Il ciliegio a grappoli

Nei secoli passati il ciliegio a grappoli (Prunus padus, Traubenkirsche, Elze) era frequente in tutti gli estesi boschi fluviali (Auwälder) che crescevano sui terreni umidi lungo i fiumi e i torrenti nelle grandi vallate dell’Alto Adige ed in particolare della Val Pusteria, dove la pittura su tela di ragno è nata. Con le bonifiche e la conseguente utilizzazione intensiva dei terreni del fondovalle, il numero dei ciliegi a grappoli è stato drasticamente ridotto, cosicché anche le popolazioni di Yponomeuta sono diventate molto più rare. Negli ultimi anni l’ufficio provinciale per la sistemazione dei bacini montani ha piantato una notevole quantità di ciliegi lungo gli argini risanati dei torrenti di montagna a un’altezza tra i 600 e i 1500 m di altezza, perché il ciliegio cresce velocemente e le sue radici rafforzano la tenuta del terreno, anche quando questo è talmente umido che altre specie di alberi non vi attecchiscono.

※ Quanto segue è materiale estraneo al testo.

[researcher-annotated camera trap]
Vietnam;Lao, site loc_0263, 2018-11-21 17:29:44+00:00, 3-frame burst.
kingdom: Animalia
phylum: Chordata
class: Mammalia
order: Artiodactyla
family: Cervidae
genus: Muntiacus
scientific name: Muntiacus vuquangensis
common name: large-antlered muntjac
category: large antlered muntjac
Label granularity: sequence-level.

Il nome del ciliegio deriva dai tipici grappoli di fiori che ricoprono la sua chioma a maggio (naturalmente anche i frutti sono disposti a grappolo). I fiori sono di media grandezza, emanano un fortissimo e dolce profumo che richiama molti insetti, un grappolo misura tra gli 8 e i 15 cm di lunghezza. I frutti sono commestibili, hanno però poca polpa ed il loro sapore amarognolo deve essere camuffato dall’utilizzo di grandi quantità di zucchero prima di risultare gradevole. Se fino a una cinquantina di anni fa i frutti venivano raccolti da qualche ragazzo, ora non sono più conosciuti dalla popolazione altoatesina.
Il legno è di poco valore e non viene più utilizzato.
Interessante è senz’altro l’interazione ecologica tra il ciliegio a grappoli, il suo parassita e gli alberi antagonisti del ciliegio: il Prunus padus riesce a riprodursi anche con radici sotterranee e cresce talmente in fretta da soffocare la crescita di tutti gli alberi nei suoi paraggi. Il blocco della sua crescita a causa del defogliamento da parte dell’Yponomeuta consente agli antagonisti del ciliegio un recupero nella crescita e mette a disposizione delle loro foglie tanta luce fino agli strati più bassi del bosco. L’Yponomeuta è quindi un garante della diversità ecologica nei boschi fluviali.
Inoltre i bruchi di Yponomeuta iniziano talmente preso a defogliare il ciliegio che nessun altro parassita riesce a vivere sul Prunus padus durante la riproduzione in massa della tignola tessitrice.
Da tutto ciò si può dedurre che sia il ciliegio che gli altri alberi dei boschi fluviali traevano notevoli vantaggi dalla periodica opera di distruzione da parte del lepidottero in questione.
Forse gli esemplari di Prunus padus che crescevano una volta erano più grandi di quelli che conosciamo ora, in quanto questi ultimi sono stati piantati solamente 15 o 20 anni fa. La presenza di alberi di maggiori dimensioni potrebbe far presupporre popolazioni di bruchi ancora più grandi con la produzione di tele più spesse e di maggiore superficie, tanto da semplificare il lavoro dei maestri artigiani autori di dipinti su tela di ragno.